— JOB A —
Edit the stretch of the blog post from "A rainy Tuesday." through "kind of day.", changing "shower" to "bath".

** BEGIN PASSAGE GIVEN **

A rainy Tuesday. Blah. One child standing next to me asking me to play/read/sing/talk with her and one child chowing down at the boob cafe.

So last night I washed my hair (which is newsworthy in and of itself). By the end of my shower I had collected the hugest wad of hair on the side of the tub. Gross...I know. Every time I thought the last clump had come out, another one followed. This continued out of the shower with the brushing and blow drying. It was just not pretty. I had forgotten how I lose my hair a few months after having a baby. Those are some weird hormonal side effects, no?

My daughter has just hit my son on the head. For the second time today.

The babe is in time out and it's not even 10am. It's apparently going to be that kind of day.

Good luck rainy day Mamas!

Sunday, April 19, 2009

The Bob

I have not been much of a breast pumper since my son was born. But on Thursday, Friday and Saturday morning, I pumped what I could (total: 4.5 oz). I had a much anticipated hair appointment on Saturday and had to leave enough milk that my husband would be covered for feedings. I've been to this stylist once before and had been really pleased. Yesterday I had over 3 inches cut off and ended up with a bob. I don't like it. I feel like I look even more like a stay-at-home Mom now. There is no edge to this haircut and I am sad. I only go 2 or 3 times a year. ANYWAY.

We tried rice cereal with the babe #2 today. He swallowed it down like a champ and then topped it off with a feeding from me. He then proceeded to spit it all up. I think he's a greedy eater and overwhelmed his stomach. Unfortunately he's been spitting up a lot more all afternoon and evening. Not sure if I gave him way too much or it doesn't agree with him (hopefully not because of a food allergy). We'll see how it goes tomorrow. I will keep it to a super small feeding.

It was gorgeous yesterday and I got the babe out with the side walk chalk. That stuff rocks and has already proven a wise investment.

Gotta run....bath time is calling.

Thursday, April 16, 2009

Taking Action

Next week the babe #2 (I need to think of new blogging names for these kids) will be 4 months old. Definitely not a newborn anymore. But aren't 4 month olds supposed to sleep well at night? All I can say is that I'm ready for some 6 hour sessions of shut eye. So after a particularly bad and blurry night, I broke down and bought some key items this morning:
  • Alimentum formula (the ridiculously expensive and hypoallergenic variety, just in case he's got the same food allergies as his big sis)

** END PASSAGE GIVEN **
** BEGIN DATA SHOWN **

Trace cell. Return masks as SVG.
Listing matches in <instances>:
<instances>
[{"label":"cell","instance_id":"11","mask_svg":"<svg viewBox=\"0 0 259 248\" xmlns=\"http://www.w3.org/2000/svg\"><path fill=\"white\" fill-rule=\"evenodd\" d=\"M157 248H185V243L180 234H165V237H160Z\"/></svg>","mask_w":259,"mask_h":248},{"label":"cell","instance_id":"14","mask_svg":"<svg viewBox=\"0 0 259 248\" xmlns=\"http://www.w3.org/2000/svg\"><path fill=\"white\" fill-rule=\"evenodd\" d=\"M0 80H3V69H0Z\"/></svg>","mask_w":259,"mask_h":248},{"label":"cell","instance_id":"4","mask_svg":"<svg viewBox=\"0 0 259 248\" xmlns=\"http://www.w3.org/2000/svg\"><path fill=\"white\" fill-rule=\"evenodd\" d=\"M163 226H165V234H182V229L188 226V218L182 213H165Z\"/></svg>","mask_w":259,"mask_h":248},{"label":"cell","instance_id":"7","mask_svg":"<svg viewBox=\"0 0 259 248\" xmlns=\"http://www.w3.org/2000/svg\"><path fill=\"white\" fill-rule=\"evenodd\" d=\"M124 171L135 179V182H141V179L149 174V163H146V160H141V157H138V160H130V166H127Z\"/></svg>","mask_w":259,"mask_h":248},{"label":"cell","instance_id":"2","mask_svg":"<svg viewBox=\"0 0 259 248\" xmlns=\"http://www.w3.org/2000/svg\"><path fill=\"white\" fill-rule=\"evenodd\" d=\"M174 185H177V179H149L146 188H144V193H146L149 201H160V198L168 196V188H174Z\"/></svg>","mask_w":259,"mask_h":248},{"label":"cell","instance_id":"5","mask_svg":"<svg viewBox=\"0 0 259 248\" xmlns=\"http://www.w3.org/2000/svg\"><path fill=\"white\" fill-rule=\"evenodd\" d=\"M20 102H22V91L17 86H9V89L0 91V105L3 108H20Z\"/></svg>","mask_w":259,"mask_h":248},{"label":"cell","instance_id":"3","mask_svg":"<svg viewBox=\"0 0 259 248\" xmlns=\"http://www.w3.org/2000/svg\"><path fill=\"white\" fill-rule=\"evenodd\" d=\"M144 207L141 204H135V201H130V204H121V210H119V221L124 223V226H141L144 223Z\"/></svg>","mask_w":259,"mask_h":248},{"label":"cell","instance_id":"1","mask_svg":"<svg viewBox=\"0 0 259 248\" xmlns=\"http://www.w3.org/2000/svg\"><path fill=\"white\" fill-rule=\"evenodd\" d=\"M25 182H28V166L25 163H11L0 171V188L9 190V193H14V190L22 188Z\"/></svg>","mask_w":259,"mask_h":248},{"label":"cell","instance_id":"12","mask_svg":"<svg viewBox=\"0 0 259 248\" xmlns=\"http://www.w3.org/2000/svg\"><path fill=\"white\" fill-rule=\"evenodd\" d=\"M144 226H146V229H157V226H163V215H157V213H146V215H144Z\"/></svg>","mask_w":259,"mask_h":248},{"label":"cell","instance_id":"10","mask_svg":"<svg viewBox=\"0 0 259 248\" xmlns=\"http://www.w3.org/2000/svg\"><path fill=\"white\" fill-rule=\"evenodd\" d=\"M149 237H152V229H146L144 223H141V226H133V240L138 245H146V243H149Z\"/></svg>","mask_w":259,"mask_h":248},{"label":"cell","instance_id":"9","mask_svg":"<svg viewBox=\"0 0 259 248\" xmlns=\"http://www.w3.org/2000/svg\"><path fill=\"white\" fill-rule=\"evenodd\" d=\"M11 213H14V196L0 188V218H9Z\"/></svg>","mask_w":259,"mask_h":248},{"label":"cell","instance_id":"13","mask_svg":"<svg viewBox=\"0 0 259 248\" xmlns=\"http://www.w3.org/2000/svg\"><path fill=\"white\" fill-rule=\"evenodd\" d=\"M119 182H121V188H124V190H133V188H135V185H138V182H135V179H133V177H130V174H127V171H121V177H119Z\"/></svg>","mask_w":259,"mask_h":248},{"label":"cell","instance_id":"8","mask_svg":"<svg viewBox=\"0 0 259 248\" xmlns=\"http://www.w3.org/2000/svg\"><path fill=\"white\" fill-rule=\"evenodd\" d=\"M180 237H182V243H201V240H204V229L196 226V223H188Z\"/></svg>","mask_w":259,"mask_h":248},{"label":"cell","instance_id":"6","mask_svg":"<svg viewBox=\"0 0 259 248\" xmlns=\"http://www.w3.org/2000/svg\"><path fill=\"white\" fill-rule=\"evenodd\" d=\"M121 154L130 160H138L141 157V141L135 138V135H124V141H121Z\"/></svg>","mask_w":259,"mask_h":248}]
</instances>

** END DATA SHOWN **
** BEGIN DATA SHOWN **

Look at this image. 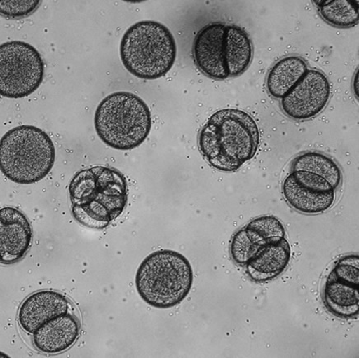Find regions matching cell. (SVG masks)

** END DATA SHOWN **

— JOB B —
Pull out each line of the records that includes the string "instances", matching case exactly.

— WRITTEN RESPONSE A —
A rainy Tuesday. Blah. One child standing next to me asking me to play/read/sing/talk with her and one child chowing down at the boob cafe.

So last night I washed my hair (which is newsworthy in and of itself). By the end of my bath I had collected the hugest wad of hair on the side of the tub. Gross...I know. Every time I thought the last clump had come out, another one followed. This continued out of the bath with the brushing and blow drying. It was just not pretty. I had forgotten how I lose my hair a few months after having a baby. Those are some weird hormonal side effects, no?

My daughter has just hit my son on the head. For the second time today.

The babe is in time out and it's not even 10am. It's apparently going to be that kind of day.

— WRITTEN RESPONSE B —
Listing matches in <instances>:
<instances>
</instances>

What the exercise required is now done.